When Sawyer opened the door to a drenched Rio dripping rainwater all over the doormat, the first thing she noticed were his bloodshot eyes and the defeated slump of his shoulders and his face, devoid of all emotion except a crumpled will. A stark contrast to the Rio Alvarez of sharp anger, of brooding scorn, of untouchable disaster built into a dark Adonis of a boy.
"I didn't know where else to go," Rio grunted, his voice flat, Adam's apple bobbing as swallowed agitatedly. He swiped a hand over his weary face. It's so disorienting to see someone so cold expose the layer of soft flesh they'd buried beneath an avalanche of jagged rocks that'd slice you open if you tried to pry.
Sawyer cocked her head. "He sounds like Rio, but he doesn't look like him."
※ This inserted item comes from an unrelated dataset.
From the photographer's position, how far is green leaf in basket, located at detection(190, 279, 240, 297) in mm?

Rio screwed his eyes shut. "He broke up with me." A muscle in his jaw jumped, and Sawyer began to notice his hands weren't just shaking uncontrollably. He'd been working the joints in his fingers furiously, cracking his knuckles finger by finger, over and over again. Telltale signs of relapse and withdrawal. "He said he couldn't... he couldn't watch me become my father."
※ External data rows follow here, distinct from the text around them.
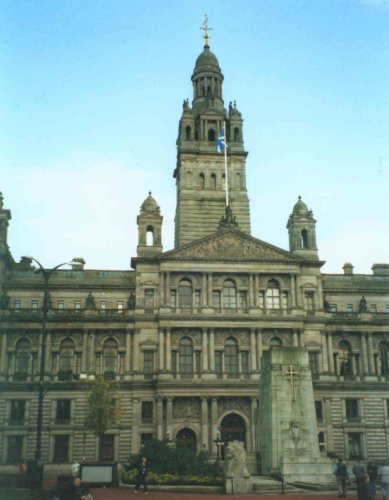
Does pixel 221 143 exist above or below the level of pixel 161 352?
above

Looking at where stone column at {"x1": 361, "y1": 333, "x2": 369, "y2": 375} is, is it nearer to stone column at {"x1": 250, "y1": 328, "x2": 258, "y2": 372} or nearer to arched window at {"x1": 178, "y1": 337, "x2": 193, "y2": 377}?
stone column at {"x1": 250, "y1": 328, "x2": 258, "y2": 372}

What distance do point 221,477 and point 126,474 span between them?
18.5 ft

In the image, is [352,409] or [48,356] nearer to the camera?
[48,356]

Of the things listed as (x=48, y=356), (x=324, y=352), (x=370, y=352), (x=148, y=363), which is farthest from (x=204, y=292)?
(x=370, y=352)

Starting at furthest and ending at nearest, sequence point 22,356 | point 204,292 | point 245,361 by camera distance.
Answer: point 22,356
point 204,292
point 245,361

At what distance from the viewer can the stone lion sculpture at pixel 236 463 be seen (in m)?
32.0

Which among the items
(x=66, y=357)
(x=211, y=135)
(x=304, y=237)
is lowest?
(x=66, y=357)

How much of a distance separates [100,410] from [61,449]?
27.6ft

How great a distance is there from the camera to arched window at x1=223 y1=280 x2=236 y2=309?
63.1 metres

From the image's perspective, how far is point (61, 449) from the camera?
59.1m

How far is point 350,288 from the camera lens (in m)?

Wordlessly, Sawyer seized Rio's wrist, and tugged the sleeve of his leather jacket up. Embedded in the flesh of his forearm, amidst the broken veins and the faded scabs on burst lines under his skin were new track marks, yellow bruisings splotching over old scars and new holes where needles sunk their poison into his veins.
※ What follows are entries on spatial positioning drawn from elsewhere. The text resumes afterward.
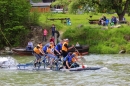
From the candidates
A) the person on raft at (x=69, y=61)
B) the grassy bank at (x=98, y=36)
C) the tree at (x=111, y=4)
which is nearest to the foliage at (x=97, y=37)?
the grassy bank at (x=98, y=36)

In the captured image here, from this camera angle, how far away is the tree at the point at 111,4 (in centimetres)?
6176

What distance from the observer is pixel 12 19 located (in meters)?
56.2

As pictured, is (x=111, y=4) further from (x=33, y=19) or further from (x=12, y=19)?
(x=12, y=19)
Rio's father was one of the more influential entrepreneurs of the wizarding world, which put the Alvarez's amongst the top of the social hierarchy, where Rio's family could invest in a small portion of power in the ministry. It made cleaning up Rio's messes much more efficient before his litany of felonies could rack up a record and taint the family name. But Rio's downfall into the family disappointment could only be traced back to his own home. He'd started using when he was eleven, when he was old enough to see what went on under the tables at the extravagant "work" parties his parents threw, and his father's friends almost always had drugs. As the years passed, his father's friends started bringing drinks and drugs into the house, dragging Rio's father deeper into the darker side of the party scene. In the midst of his third year, it wasn't Rio's father but a "friend" of his, a client of paramount affluence, who'd encouraged Rio to try anything he wanted, to which Rio's father turned a cheek and began talking business, and Rio seized on the offer as a way to bond with his father, who never once looked away from his business deals. But Rio held onto hope.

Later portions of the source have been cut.